Neural Substrates of Reward Processing

Over the past decade, a great deal of progress has been made toward understanding the neural substrates of reward detection and reward expectation and the adjustment of future decisions on the basis of reward history (for reviews, see Cohen, 2008; Schultz, 2007). Relevant findings have been reported at neuroanatomical, neurochemical, and electrophysiological levels.
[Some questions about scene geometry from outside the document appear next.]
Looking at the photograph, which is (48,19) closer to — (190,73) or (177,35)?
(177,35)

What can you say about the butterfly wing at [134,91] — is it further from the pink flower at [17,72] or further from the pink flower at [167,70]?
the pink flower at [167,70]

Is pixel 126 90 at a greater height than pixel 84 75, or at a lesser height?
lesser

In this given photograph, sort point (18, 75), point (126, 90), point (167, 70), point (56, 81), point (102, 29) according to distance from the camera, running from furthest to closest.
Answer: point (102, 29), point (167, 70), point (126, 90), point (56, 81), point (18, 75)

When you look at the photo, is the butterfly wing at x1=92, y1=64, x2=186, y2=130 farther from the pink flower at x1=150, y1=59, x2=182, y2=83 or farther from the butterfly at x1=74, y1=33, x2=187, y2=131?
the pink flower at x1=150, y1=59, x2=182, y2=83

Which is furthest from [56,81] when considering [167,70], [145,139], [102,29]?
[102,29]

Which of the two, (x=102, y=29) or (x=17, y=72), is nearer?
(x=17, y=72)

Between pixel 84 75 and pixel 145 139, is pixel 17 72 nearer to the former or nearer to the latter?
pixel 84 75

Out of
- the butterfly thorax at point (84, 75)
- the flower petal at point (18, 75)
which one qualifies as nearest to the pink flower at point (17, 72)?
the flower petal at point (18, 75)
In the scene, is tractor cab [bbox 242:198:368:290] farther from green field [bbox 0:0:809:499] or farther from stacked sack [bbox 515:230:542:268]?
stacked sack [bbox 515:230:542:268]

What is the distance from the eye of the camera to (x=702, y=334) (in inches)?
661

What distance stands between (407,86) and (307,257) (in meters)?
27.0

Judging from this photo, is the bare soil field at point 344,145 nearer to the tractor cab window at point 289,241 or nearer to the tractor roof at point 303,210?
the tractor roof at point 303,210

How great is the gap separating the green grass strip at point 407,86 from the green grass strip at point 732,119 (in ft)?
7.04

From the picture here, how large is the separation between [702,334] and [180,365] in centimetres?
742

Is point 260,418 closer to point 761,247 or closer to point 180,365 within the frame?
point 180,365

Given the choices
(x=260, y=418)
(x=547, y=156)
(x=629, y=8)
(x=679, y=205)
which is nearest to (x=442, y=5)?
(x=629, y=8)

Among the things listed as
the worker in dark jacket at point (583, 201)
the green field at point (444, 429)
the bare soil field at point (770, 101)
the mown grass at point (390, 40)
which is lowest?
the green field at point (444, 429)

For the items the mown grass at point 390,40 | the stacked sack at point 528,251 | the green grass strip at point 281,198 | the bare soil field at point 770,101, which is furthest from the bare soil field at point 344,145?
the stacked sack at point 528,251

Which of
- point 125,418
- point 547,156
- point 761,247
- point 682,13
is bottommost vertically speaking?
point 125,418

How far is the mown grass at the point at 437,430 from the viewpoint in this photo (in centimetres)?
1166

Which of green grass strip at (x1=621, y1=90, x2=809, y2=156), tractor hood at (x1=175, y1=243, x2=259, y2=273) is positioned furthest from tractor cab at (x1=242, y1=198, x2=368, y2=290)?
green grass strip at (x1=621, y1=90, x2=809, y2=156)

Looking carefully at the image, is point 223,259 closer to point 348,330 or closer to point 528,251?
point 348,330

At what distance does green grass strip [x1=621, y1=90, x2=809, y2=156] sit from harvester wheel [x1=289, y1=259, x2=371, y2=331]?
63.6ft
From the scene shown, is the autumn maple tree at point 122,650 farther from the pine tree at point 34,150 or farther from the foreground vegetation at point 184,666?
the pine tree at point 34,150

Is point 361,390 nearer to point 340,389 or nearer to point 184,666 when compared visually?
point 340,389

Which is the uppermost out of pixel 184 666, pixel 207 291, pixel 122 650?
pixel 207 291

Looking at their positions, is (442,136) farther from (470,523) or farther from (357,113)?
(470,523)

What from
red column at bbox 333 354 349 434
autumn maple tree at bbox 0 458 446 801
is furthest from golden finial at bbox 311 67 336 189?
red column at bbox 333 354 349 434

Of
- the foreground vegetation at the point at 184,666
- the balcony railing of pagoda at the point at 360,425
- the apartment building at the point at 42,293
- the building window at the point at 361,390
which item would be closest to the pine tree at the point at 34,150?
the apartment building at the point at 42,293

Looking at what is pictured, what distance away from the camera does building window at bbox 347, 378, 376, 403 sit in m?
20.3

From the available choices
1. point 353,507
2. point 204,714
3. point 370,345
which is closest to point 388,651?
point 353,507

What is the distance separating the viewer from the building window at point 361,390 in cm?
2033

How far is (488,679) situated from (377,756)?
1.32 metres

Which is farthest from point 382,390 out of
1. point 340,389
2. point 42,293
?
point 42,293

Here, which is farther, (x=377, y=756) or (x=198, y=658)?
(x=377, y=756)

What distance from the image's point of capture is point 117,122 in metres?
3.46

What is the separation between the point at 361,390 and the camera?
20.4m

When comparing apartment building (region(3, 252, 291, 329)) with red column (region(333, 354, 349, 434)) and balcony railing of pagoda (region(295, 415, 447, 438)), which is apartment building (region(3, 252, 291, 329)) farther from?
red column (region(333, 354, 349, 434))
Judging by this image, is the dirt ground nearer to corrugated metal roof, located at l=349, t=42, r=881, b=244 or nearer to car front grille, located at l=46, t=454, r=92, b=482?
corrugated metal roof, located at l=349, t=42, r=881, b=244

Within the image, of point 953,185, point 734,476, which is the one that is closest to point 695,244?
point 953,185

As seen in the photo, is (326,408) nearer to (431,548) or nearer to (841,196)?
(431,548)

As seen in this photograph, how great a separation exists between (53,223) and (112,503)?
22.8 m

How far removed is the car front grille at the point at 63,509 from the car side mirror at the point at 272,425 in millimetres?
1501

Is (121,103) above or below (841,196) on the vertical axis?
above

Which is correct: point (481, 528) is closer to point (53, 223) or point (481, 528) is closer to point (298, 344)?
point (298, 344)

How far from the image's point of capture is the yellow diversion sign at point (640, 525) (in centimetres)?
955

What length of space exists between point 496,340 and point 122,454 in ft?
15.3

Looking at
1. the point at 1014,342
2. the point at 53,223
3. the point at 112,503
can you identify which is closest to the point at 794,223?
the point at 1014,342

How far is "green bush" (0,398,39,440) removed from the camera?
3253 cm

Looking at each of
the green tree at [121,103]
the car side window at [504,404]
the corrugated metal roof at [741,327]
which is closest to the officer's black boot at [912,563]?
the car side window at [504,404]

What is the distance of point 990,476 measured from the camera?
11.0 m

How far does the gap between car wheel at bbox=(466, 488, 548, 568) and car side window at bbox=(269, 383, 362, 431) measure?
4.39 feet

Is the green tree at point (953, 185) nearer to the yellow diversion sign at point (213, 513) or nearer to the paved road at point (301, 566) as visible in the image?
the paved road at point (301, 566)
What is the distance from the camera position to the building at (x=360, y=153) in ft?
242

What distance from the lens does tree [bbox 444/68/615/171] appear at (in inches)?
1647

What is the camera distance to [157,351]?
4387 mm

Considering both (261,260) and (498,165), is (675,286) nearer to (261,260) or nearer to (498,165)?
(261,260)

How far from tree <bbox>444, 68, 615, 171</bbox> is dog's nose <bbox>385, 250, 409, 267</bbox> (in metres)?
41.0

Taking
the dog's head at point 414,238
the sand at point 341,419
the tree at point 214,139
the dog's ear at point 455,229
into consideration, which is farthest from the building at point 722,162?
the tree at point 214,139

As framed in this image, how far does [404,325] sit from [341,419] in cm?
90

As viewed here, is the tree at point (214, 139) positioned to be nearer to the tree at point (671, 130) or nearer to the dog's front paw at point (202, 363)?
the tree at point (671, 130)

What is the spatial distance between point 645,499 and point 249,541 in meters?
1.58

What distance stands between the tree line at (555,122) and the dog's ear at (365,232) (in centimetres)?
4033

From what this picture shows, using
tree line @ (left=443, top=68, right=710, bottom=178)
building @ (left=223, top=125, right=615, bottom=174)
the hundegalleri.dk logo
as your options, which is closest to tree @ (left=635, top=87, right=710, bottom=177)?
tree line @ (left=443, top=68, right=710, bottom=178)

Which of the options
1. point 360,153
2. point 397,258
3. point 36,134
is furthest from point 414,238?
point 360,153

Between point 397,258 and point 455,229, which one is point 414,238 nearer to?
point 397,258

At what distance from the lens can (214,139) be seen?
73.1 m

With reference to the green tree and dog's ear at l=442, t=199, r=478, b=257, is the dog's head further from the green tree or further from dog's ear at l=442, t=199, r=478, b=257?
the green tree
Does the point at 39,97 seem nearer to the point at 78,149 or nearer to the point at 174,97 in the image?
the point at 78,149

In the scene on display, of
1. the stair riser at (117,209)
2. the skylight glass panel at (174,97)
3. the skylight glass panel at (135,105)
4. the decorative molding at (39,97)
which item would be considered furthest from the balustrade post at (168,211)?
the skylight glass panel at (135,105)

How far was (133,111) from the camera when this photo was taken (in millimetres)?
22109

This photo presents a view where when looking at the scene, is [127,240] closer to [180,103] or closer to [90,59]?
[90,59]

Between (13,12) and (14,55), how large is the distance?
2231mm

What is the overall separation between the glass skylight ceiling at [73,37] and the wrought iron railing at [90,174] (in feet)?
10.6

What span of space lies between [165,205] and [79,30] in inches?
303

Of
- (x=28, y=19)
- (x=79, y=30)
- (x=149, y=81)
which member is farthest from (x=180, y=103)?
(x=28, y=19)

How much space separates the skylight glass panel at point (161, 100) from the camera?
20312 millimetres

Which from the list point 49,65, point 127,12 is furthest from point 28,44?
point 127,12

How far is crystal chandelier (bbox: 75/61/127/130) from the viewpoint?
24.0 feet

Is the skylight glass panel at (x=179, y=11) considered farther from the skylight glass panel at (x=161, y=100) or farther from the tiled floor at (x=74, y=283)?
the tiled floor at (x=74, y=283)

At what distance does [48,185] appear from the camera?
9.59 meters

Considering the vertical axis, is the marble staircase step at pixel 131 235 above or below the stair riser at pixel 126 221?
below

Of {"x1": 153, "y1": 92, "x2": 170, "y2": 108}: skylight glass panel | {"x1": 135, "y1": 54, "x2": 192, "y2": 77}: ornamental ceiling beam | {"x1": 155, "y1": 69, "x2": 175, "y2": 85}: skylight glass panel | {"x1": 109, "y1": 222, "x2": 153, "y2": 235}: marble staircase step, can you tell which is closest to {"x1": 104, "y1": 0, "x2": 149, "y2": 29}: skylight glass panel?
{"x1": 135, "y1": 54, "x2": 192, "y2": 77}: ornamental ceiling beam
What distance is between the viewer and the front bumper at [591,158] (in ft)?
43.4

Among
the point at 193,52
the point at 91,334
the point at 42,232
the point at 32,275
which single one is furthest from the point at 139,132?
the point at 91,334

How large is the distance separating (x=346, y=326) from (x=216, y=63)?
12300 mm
The functional contributions of the BG, amygdala, OFC, and ACC to decision-making, reward processing, and reinforcement learning are being increasingly understood (Cohen, 2008; Redgrave, Gurney, & Reynolds, 2008; Kennerley, Walton, Behrens, Buckley, & Rushworth, 2006; Ridderinkhof, Ullsperger, Crone, & Nieuwenhuis, 2004; Walton, Devlin, & Rushworth, 2004; Walton, Bannerman, & Rushworth, 2002; Schultz, 2000; Shima & Tanji, 1998). Specifically, ACC is conceived of as a control structure or as a structure that integrates positive and negative aspects of an action to orient future behavior (cf., Rushworth & Behrens, 2008; Holroyd & Coles, 2002). At the neurochemical level, this network is targeted by the dopaminergic neurons of the midbrain. Dopamine (DA) neurons in the ventral tegmental area and substantia nigra have been shown to fire upon reward expectation as well as upon deception of a reward expectation (prediction error; for reviews, see Schultz, 2000, 2002, 2007; Holroyd & Coles, 2002). Dopaminergic signals from the midbrain are thought to be conveyed to ACC to inform prefrontal control structures of action outcomes that are worse or better than expected (Frank, Woroch, & Curran, 2005; Holroyd & Coles, 2002; but see also Walton, Croxson, Rushworth, & Bannerman, 2005). In line with this view, applying a DA D2 receptor agonist (pramipexole) that reduces phasic DA bursts via autoreceptors impaired reinforcement learning from positive outcomes at the behavioral level (Pizzagalli et al., 2008) and affected also outcome-related activations in dorsal and medial ACC (Santesso et al., 2009).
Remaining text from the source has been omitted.